42 N.Y.S. 35 | N.Y. App. Div. | 1896
This appeal involves a determination of the question as to the right of the plaintiff to maintain the action as one in equity to set aside a general assignment for the benefit of creditors, for fraud, and to reach the assigned property for the payment of the indebtedness of the assignor, the plaintiff being a general creditor merely, and having recovered no judgment for the indebtedness upon which to base the action. The plaintiff is, and for a long time has been, a resident of this state, and is a creditor of the defendant Waefelaer to the amount of $3,671.74, upon notes given by such debtor, and upon an account for goods sold and delivered. The notes were given by the debtor, and the goods were sold and delivered to him, in the state of New York, while he was a resident of and was doing business here, and all the indebtedness accrued before the assignment was made, March 19, 1894. The assignment was filed and recorded in the city of New York, where the property was then, and still is, located. The debtor has not been a resident or inhabitant of this state since some time before the commencement of this action, and he has had no property in the state or elsewhere since the making of the assignment, except the property so assigned. The complaint alleged these facts, and, as a conclusion, alleged that the plaintiff had no remedy in law to secure the payment of his indebtedness; and, unless the court should afford the relief demanded in this action, he would be without any remedy whatever, and would lose the amount of such indebtedness. The relief demanded was that the plaintiff recover judgment against Waefelaer for the amount of his indebtedness; that the assignment be set aside as fraudulent; that the plaintiff be adjudged to have a lien upon the assigned property, for the amount of his indebtedness; that defendants be enjoined from disposing of the property pending the action; that a receiver of the property be appointed; and for other equitable relief.
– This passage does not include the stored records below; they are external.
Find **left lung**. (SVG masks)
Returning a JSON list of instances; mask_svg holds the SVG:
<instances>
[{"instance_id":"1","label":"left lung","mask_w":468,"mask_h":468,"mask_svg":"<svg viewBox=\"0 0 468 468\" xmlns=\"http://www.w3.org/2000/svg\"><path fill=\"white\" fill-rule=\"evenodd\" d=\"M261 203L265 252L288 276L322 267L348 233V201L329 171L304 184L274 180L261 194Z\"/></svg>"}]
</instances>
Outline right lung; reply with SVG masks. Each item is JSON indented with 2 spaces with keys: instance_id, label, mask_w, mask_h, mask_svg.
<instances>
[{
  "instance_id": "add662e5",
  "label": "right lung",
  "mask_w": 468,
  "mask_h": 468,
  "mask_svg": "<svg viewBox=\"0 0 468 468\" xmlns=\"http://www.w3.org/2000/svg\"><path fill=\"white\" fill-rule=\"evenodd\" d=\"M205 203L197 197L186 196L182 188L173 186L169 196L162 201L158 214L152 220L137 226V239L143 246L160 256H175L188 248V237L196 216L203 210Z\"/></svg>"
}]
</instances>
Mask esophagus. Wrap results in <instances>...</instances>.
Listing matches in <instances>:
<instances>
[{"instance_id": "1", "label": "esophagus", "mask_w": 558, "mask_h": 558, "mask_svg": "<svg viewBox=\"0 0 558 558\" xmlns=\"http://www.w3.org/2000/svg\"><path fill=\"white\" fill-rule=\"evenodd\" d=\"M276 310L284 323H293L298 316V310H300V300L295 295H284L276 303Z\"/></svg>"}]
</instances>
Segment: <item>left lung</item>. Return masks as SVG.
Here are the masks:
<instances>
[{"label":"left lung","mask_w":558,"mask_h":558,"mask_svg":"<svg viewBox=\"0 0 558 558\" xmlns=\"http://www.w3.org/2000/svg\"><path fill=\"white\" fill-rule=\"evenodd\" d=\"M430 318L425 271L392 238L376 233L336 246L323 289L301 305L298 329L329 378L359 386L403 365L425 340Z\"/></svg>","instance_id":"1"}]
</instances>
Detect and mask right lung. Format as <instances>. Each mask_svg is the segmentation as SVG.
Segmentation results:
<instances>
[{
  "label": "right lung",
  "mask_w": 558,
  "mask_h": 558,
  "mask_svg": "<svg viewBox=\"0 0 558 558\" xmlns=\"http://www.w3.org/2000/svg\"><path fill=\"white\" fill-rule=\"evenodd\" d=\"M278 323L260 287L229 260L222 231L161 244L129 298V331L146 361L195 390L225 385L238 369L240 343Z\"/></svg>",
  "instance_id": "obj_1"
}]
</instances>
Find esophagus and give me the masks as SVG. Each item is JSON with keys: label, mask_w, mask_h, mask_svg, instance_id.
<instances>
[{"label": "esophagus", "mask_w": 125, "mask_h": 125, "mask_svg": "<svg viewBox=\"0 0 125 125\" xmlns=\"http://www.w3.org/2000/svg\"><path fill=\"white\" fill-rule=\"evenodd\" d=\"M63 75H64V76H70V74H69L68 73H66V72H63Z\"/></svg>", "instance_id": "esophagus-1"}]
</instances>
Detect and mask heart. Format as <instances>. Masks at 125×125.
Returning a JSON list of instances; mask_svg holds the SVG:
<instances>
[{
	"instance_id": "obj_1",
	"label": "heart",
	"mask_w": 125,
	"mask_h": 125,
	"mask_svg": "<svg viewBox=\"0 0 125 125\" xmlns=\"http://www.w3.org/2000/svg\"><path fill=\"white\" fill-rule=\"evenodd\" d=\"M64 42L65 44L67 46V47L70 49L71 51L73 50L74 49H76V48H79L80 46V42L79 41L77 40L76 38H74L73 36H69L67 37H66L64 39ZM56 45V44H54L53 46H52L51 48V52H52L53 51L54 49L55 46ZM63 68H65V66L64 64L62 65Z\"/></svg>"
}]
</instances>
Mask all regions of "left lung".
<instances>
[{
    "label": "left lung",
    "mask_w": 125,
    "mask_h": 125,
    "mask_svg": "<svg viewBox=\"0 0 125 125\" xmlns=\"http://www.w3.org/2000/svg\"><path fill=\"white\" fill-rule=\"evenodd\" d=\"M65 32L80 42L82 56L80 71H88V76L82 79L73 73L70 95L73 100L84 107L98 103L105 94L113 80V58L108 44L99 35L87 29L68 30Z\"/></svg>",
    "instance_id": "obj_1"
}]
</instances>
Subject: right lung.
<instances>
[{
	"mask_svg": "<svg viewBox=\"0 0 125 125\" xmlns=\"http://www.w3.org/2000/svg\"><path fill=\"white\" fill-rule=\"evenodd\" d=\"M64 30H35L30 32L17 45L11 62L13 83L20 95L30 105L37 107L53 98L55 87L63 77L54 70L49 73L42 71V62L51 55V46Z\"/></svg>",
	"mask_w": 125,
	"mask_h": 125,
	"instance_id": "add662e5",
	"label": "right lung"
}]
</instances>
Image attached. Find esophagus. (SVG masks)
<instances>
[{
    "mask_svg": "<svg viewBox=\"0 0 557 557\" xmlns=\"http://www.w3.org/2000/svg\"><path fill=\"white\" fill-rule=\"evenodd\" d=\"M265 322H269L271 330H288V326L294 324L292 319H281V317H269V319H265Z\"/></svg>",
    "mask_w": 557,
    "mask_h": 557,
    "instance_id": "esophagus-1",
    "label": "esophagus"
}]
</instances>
It is apparent that the plaintiff could in no way secure a judgment in this state against the assignor for the amount of his indebtedness, before commencing this action. The assignor was not within the jurisdiction of the courts in this state, and no personal service of summons could be made upon him. No service could be made by publication of the summons, so as to procure a personal judgment against, him, inasmuch as no attachment could be levied upon any property of his in this state after the making of the assignment. Code Civ. Proc. § 1217; Bank v. Parent, 134 N. Y. 527-530, 31 N. E. 976. The money in the hands of the assignee could not be attached. McAllaster v. Bailey, 127 N. Y. 583, 28 N. E. 591. Nor did he have any property out of the state, so as to enable the plaintiff to recover a judgment in the jurisdiction where he could be served with process, and to collect the indebtedness there. More
It thus appears conclusively that it is true, as alleged in the complaint, that the plaintiff has no remedy at law, which he can pursue or exhaust, and that, unless he can maintain this action in equity, he must lose his total indebtedness; that he has no opportunity to reach the property of the debtor in the hands of his assignee, to apply to the payment of his indebtedness, no matter how fraudulent the assignment may have been, or how little right the assignee may have to the property. The general rule is well settled that under the Code of Civil Procedure, before the creditor can ask the intervention of a court of equity to set aside a fraudulent conveyance, he must reduce his claims to judgment against his debtor, and procure an execution thereon to be issued and returned unsatisfied. In this way, he must exhaust his remedy at law. But this rule is not so unrelenting as to deny a party the interposition of the equity powers of the court, when the situation is such as to render impossible the aid of a court of law, to there take the preliminary steps, and produce what ordinarily may be treated as a condition precedent to tlm application for equitable relief. This case is one in which the plaintiff could recover upon his claim no judgment entitling him to have an execution issued and returned. It is not therefore a case, within the contemplation of the statute, relating to creditors’ actions, and the support of the action is dependent upon the inherent powers of the court of equity. They not being taken away by the statute, no reason appears why they are not available to give a party' situated as the plaintiff is a standing in court. When a party has done all that is possible for him to do to prepare the way for his case to equitable cognizance, he is not to be denied access to the only tribunal capable of granting relief, merely because he had proceeded no further than he was, without any fault or laches on his part, permitted to go. That would be repugnant to the maxim that “there is no wrong without a remedy.”
The foregoing principles were laid down by the court in Bank v. Wetmore, 124 N. Y. 241, 26 N. E. 548, in substantially the language here used, and were abundantly supported by the authorities there cited. They are entirely applicable to the facts of this case, as conceded by the demurrer and motion to dismiss, upon which the decision was made here under review. They effectually dispose of the case, and require a reversal of the judgment appealed from, and no further discussion raised by this appeal need be had.
The judgment should be reversed, and new trial ordered, with costs to appellant to abide event. All concur.